▶ **What is expected**
Print every line of the data below character for character, leaving out the pictures.

▶ **Extracted records**
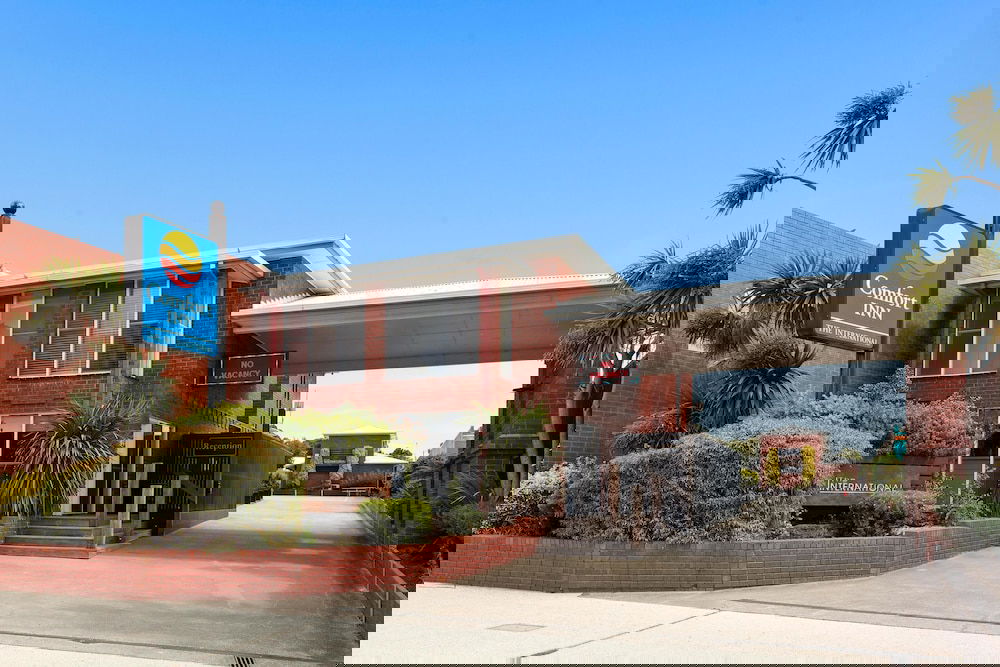 Petticoat Creek VIC Whitsundays Accommodation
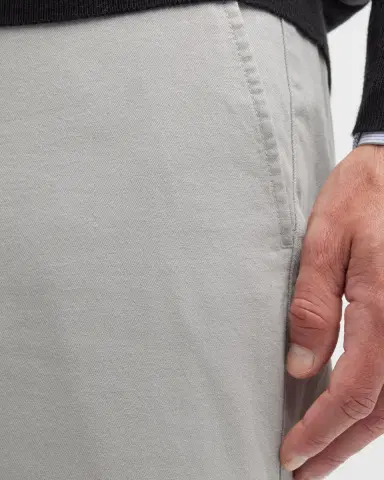 Peter Millar Men 's Pilot Flat Front Trousers | Thumbnail 5 Peter Millar Men 's Pilot Flat Front Trousers | Thumbnail 5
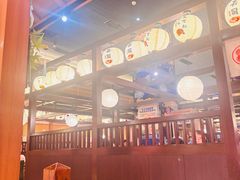 -大江户·温泉洗浴(浑南店)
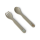 Citron PLA Tischset Vehicles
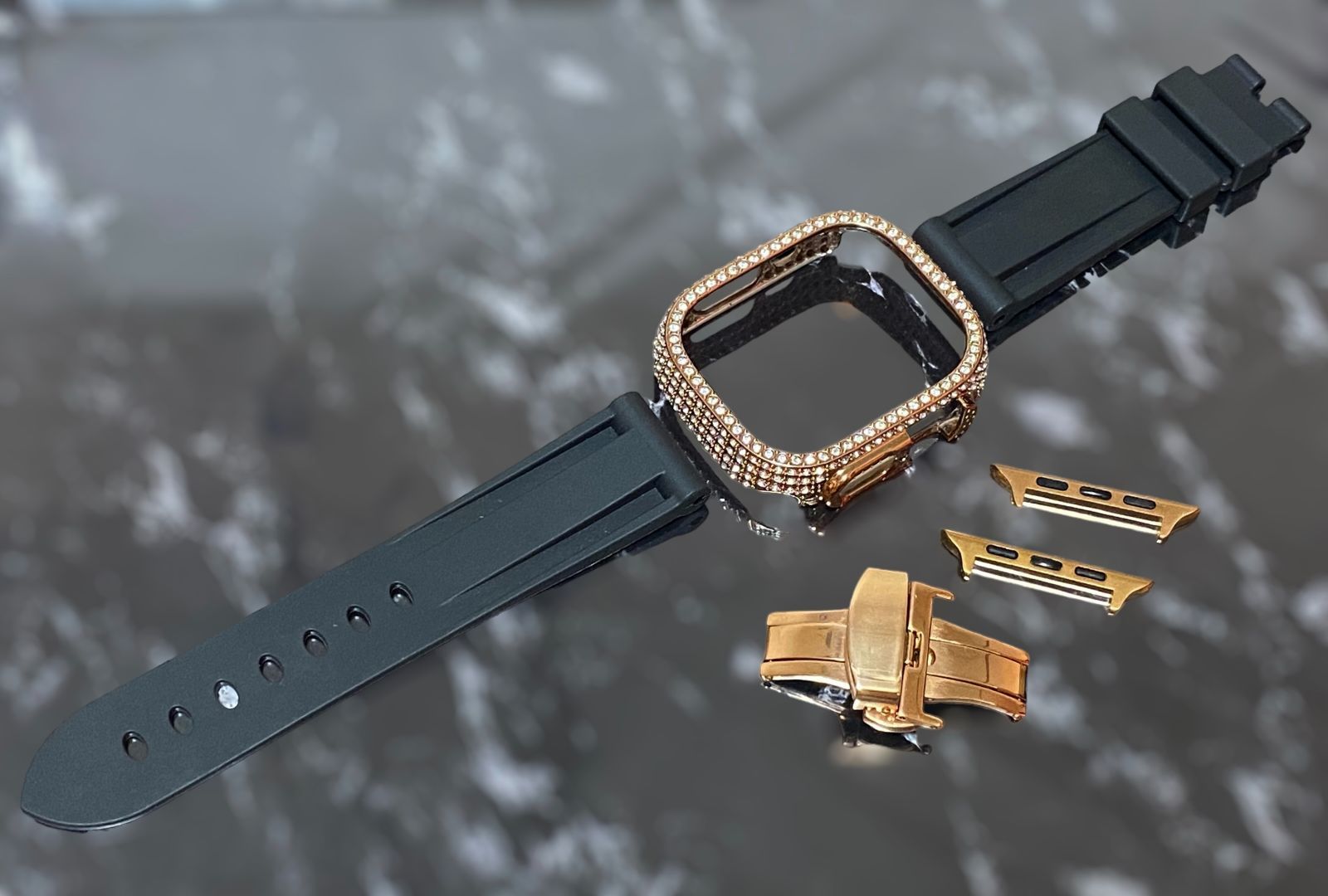 太郎様用　15本セット PTM]1/24 ジオラマビルディングセット SIB01 見張り塔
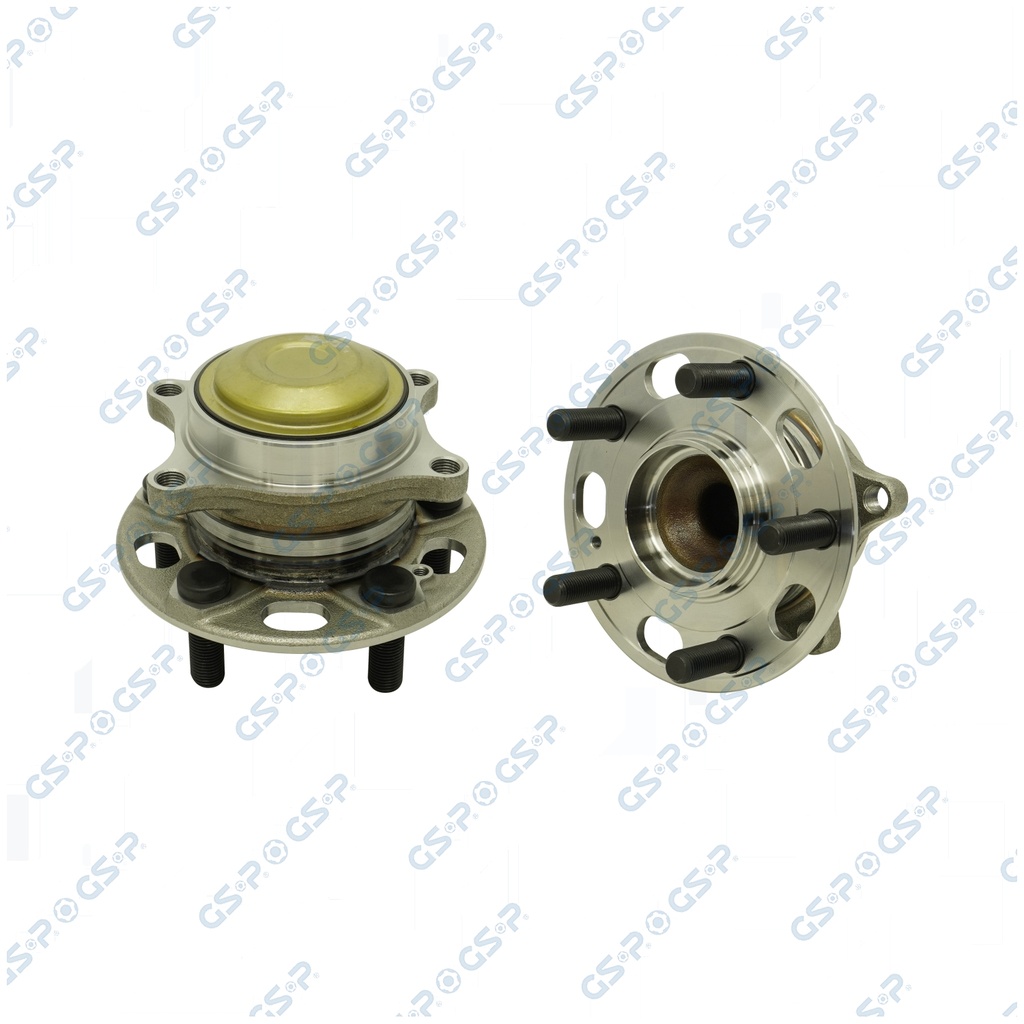 94C2059 — Maza con Balero Trasero GSP 94C2059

▶ **Expected answer**
 Petticoat Creek VIC Whitsundays Accommodation
 Peter Millar Men 's Pilot Flat Front Trousers | Thumbnail 5 Peter Millar Men 's Pilot Flat Front Trousers | Thumbnail 5
 -大江户·温泉洗浴(浑南店)
 Citron PLA Tischset Vehicles
 太郎様用　15本セット PTM]1/24 ジオラマビルディングセット SIB01 見張り塔
 94C2059 — Maza con Balero Trasero GSP 94C2059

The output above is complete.